Entries from a dataset:
==*==

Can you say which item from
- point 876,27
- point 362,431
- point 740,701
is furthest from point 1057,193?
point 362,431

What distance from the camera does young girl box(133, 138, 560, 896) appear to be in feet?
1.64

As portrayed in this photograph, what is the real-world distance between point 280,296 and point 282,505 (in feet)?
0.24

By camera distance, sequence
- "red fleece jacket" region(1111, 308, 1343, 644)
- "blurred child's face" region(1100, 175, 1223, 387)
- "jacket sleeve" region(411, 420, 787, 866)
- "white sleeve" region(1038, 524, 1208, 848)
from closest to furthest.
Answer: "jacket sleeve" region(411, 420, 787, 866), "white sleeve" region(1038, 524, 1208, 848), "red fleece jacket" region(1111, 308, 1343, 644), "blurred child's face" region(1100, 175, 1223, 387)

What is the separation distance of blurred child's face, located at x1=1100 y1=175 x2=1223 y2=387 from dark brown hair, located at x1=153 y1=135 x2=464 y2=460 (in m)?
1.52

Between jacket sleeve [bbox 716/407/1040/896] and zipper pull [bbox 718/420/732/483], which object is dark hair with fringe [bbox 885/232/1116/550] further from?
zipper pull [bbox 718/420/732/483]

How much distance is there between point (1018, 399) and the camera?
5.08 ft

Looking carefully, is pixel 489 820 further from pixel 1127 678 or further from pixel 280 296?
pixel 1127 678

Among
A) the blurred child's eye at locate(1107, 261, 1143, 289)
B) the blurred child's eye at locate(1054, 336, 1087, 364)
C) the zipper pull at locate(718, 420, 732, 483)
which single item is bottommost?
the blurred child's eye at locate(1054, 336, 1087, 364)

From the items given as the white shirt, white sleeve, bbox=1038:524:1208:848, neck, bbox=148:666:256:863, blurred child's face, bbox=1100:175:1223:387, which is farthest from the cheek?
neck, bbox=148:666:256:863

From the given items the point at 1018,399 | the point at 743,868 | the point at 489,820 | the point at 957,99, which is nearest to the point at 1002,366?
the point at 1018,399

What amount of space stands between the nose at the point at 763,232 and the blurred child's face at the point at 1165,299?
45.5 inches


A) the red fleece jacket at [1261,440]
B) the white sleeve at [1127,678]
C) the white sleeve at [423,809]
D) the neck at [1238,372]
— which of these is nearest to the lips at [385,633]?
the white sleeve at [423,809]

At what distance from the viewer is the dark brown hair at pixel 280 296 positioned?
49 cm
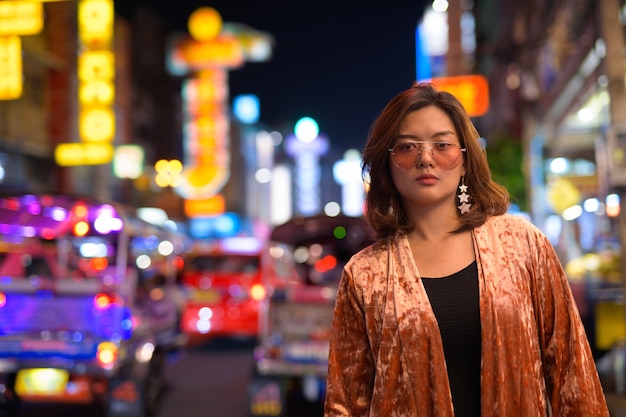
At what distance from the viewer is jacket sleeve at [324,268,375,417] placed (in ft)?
7.54

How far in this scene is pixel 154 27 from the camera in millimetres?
43781

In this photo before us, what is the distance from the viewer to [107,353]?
23.2 feet

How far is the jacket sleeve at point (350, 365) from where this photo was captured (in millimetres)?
2297

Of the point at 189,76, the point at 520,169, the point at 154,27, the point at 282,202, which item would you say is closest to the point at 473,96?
the point at 520,169

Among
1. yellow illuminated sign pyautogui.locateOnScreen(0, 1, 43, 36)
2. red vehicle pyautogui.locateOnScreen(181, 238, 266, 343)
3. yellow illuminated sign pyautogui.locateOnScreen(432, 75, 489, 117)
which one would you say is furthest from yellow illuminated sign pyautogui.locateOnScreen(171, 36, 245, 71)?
red vehicle pyautogui.locateOnScreen(181, 238, 266, 343)

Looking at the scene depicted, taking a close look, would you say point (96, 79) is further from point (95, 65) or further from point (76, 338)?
point (76, 338)

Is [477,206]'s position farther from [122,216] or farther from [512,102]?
[512,102]

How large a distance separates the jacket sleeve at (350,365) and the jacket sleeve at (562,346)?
0.55m

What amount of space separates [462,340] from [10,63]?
1730 cm

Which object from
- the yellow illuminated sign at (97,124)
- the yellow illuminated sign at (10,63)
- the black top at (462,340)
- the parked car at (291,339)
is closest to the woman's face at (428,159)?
the black top at (462,340)

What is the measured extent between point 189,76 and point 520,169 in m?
27.1

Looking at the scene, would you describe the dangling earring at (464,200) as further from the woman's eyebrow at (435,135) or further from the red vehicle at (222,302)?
the red vehicle at (222,302)

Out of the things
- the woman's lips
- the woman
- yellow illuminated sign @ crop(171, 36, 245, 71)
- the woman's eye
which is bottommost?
the woman

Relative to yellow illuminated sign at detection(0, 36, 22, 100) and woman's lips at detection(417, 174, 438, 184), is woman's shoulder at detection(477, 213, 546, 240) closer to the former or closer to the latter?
woman's lips at detection(417, 174, 438, 184)
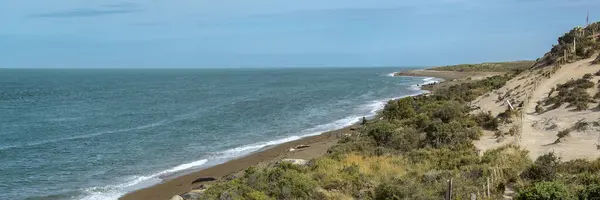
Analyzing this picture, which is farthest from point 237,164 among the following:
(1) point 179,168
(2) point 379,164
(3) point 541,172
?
(3) point 541,172

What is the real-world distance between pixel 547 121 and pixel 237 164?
53.6ft

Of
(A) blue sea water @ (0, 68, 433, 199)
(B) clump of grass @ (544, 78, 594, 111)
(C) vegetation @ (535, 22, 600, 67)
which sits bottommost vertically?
(A) blue sea water @ (0, 68, 433, 199)

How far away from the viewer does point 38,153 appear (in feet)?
103

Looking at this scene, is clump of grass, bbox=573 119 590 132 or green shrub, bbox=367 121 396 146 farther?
green shrub, bbox=367 121 396 146

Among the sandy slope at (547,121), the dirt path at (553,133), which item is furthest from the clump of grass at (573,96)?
the dirt path at (553,133)

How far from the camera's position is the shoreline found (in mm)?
22375

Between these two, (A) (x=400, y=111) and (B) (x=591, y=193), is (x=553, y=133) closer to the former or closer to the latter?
(A) (x=400, y=111)

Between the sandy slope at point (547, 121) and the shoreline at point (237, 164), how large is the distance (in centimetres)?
993

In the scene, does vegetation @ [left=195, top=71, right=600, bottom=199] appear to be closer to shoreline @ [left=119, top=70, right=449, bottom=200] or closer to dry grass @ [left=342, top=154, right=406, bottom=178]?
dry grass @ [left=342, top=154, right=406, bottom=178]

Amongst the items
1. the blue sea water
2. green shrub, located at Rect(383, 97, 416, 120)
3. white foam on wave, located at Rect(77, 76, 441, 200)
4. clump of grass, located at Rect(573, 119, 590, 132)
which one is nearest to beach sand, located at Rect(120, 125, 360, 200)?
white foam on wave, located at Rect(77, 76, 441, 200)

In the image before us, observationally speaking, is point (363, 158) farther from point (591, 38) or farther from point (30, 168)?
point (591, 38)

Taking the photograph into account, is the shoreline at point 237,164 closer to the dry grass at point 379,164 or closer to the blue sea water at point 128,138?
the blue sea water at point 128,138

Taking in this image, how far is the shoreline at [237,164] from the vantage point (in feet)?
73.4

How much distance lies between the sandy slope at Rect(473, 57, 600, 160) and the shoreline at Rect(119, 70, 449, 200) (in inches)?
391
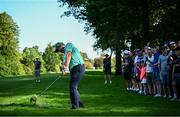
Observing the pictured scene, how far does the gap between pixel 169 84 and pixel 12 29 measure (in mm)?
95124

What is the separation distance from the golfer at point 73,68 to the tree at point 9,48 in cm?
7510

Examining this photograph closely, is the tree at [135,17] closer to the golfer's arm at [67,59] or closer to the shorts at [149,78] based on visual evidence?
the shorts at [149,78]

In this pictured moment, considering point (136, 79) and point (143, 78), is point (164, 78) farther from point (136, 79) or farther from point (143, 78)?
point (136, 79)

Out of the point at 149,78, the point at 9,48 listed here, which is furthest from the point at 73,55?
the point at 9,48

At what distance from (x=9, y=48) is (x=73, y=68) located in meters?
86.7

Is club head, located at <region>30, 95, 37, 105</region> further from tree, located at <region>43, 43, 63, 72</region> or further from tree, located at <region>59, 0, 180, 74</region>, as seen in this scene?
tree, located at <region>43, 43, 63, 72</region>

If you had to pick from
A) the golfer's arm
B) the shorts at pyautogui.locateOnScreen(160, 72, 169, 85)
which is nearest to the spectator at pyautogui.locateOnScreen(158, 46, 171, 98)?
the shorts at pyautogui.locateOnScreen(160, 72, 169, 85)

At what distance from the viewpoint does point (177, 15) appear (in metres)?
35.9

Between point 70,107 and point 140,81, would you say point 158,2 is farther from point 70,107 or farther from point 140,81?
point 70,107

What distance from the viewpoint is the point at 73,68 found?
15281 millimetres

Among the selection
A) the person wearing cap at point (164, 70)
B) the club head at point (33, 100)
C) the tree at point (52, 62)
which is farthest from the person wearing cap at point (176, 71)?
the tree at point (52, 62)

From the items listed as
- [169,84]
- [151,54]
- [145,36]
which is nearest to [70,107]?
[169,84]

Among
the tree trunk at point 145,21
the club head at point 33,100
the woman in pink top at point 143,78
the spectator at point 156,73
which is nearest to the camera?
the club head at point 33,100

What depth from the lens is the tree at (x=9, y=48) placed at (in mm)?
93387
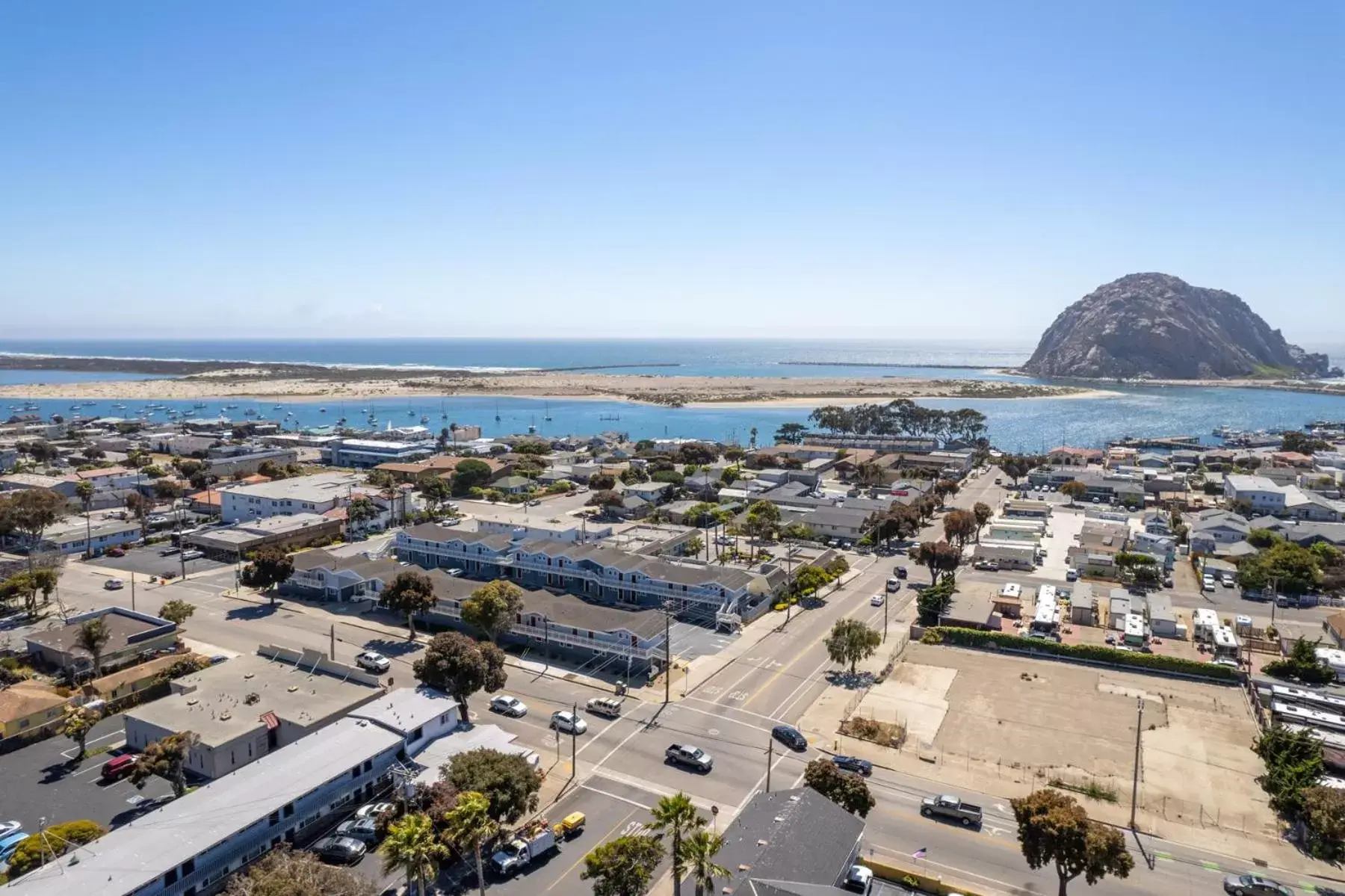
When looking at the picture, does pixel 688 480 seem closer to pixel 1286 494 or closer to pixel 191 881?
pixel 1286 494

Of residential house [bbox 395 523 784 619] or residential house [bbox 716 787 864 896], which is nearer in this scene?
residential house [bbox 716 787 864 896]

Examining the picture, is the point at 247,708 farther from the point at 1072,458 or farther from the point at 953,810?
the point at 1072,458

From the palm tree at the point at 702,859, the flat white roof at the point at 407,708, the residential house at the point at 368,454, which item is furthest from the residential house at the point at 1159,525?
the residential house at the point at 368,454

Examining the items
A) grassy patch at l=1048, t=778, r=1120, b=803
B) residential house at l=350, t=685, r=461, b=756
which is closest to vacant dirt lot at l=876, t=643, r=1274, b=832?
grassy patch at l=1048, t=778, r=1120, b=803

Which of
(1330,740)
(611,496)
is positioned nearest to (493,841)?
(1330,740)

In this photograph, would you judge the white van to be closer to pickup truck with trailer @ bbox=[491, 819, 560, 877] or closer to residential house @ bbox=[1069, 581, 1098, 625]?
pickup truck with trailer @ bbox=[491, 819, 560, 877]
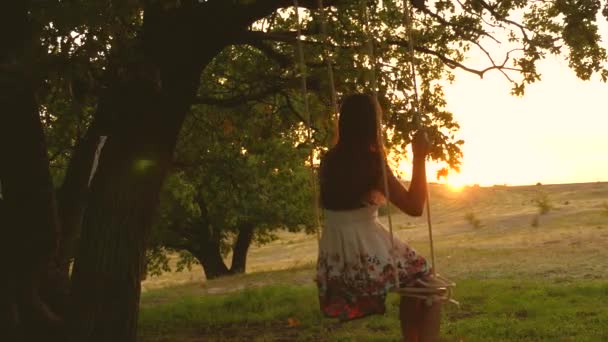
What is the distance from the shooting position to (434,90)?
46.3 feet

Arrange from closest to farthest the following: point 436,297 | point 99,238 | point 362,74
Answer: point 436,297 < point 99,238 < point 362,74

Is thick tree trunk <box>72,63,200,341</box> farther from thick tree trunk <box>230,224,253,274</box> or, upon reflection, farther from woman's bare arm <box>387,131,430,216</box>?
thick tree trunk <box>230,224,253,274</box>

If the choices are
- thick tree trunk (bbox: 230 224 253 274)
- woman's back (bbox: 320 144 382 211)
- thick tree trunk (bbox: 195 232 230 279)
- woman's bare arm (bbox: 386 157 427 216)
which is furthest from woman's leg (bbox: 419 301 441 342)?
thick tree trunk (bbox: 230 224 253 274)

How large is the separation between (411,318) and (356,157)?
1.14 meters

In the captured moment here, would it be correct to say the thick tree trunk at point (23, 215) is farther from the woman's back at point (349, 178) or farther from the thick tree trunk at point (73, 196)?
the woman's back at point (349, 178)

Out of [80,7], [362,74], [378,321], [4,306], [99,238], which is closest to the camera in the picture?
[80,7]

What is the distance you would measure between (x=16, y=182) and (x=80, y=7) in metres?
3.29

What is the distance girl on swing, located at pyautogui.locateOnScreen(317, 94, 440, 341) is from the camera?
493 centimetres

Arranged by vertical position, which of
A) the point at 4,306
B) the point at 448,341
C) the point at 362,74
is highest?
the point at 362,74

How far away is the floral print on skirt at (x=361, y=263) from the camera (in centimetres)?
506

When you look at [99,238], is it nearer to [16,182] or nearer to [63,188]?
[16,182]

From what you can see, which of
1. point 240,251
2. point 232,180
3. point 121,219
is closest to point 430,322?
point 121,219

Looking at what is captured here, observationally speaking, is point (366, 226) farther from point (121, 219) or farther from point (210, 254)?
point (210, 254)

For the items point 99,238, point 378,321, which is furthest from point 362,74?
point 378,321
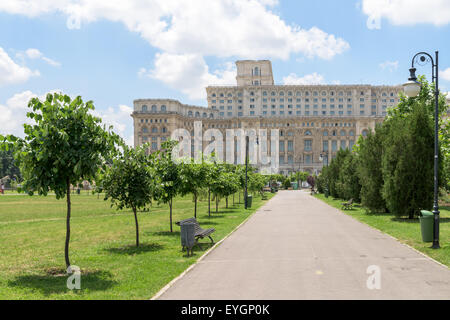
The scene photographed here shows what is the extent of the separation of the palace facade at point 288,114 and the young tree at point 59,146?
457 ft

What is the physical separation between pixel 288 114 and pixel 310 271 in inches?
5941

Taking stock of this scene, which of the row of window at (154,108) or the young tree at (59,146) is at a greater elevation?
the row of window at (154,108)

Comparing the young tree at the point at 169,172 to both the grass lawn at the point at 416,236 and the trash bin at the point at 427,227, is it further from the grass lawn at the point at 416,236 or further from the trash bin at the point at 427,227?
the trash bin at the point at 427,227

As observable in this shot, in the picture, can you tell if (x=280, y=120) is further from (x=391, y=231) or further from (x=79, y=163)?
(x=79, y=163)

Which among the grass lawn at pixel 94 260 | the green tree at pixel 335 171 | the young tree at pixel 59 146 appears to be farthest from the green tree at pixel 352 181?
the young tree at pixel 59 146

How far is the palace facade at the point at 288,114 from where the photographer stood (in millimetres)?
151625

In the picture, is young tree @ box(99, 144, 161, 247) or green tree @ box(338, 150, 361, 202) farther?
green tree @ box(338, 150, 361, 202)

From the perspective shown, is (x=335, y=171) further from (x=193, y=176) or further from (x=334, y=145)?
(x=334, y=145)

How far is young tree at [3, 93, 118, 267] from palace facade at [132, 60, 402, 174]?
13915 centimetres

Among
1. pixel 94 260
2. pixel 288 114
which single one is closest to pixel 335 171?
pixel 94 260

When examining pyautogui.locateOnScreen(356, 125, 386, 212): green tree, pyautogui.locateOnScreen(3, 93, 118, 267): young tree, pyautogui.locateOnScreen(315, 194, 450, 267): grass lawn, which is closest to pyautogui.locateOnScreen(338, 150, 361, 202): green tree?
pyautogui.locateOnScreen(356, 125, 386, 212): green tree

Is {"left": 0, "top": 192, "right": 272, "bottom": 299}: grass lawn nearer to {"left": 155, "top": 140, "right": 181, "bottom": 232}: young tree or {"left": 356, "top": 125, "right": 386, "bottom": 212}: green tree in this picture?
{"left": 155, "top": 140, "right": 181, "bottom": 232}: young tree

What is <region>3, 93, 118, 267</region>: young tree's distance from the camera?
1035cm
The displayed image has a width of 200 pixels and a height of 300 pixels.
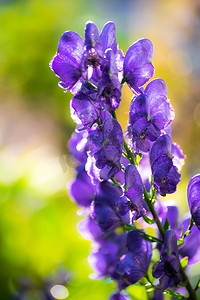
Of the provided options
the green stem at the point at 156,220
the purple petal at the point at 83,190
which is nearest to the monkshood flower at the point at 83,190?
the purple petal at the point at 83,190

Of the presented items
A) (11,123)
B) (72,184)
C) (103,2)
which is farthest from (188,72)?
(72,184)

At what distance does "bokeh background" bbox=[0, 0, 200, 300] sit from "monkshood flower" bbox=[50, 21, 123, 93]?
269mm

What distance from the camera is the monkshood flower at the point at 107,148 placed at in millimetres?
418

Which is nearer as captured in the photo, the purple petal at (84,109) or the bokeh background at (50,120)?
the purple petal at (84,109)

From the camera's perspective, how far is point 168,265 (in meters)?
0.41

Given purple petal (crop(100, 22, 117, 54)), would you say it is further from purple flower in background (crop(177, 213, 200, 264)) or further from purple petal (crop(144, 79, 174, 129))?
purple flower in background (crop(177, 213, 200, 264))

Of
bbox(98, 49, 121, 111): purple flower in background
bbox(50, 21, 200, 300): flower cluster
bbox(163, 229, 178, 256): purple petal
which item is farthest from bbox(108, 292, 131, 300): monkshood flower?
bbox(98, 49, 121, 111): purple flower in background

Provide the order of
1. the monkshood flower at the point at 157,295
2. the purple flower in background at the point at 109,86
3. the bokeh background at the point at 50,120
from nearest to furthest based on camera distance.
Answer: the purple flower in background at the point at 109,86
the monkshood flower at the point at 157,295
the bokeh background at the point at 50,120

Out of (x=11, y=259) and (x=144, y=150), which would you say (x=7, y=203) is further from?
(x=144, y=150)

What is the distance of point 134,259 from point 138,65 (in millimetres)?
228

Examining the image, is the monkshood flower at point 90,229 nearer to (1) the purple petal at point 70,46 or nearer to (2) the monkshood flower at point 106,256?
(2) the monkshood flower at point 106,256

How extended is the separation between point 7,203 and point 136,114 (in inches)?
33.3

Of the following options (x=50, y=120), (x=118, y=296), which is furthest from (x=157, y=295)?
(x=50, y=120)

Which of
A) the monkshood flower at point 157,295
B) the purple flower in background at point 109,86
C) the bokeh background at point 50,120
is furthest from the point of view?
the bokeh background at point 50,120
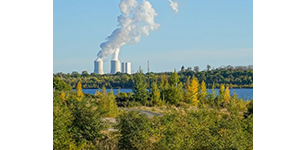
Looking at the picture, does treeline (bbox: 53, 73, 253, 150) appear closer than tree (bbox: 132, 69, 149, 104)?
Yes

==*==

_INSTRUCTIONS FOR THE TASK:_ Format the lines of the listing from the line with "In this photograph, would" up to and including the line with "Answer: point 436,297" as a JSON list of strings, one string per line, skipping blank lines. Leave the pictures out of the answer.

_RESULT OF THIS TASK:_
[
  "In this photograph, would you judge the white van to be closer to pickup truck with trailer @ bbox=[491, 819, 560, 877] or closer to residential house @ bbox=[1069, 581, 1098, 625]?",
  "pickup truck with trailer @ bbox=[491, 819, 560, 877]",
  "What is the distance from the shooting position to (434,90)?",
  "46.3 feet",
  "Arrange from closest to farthest the following: point 436,297 | point 99,238 | point 362,74",
  "Answer: point 436,297 < point 99,238 < point 362,74"
]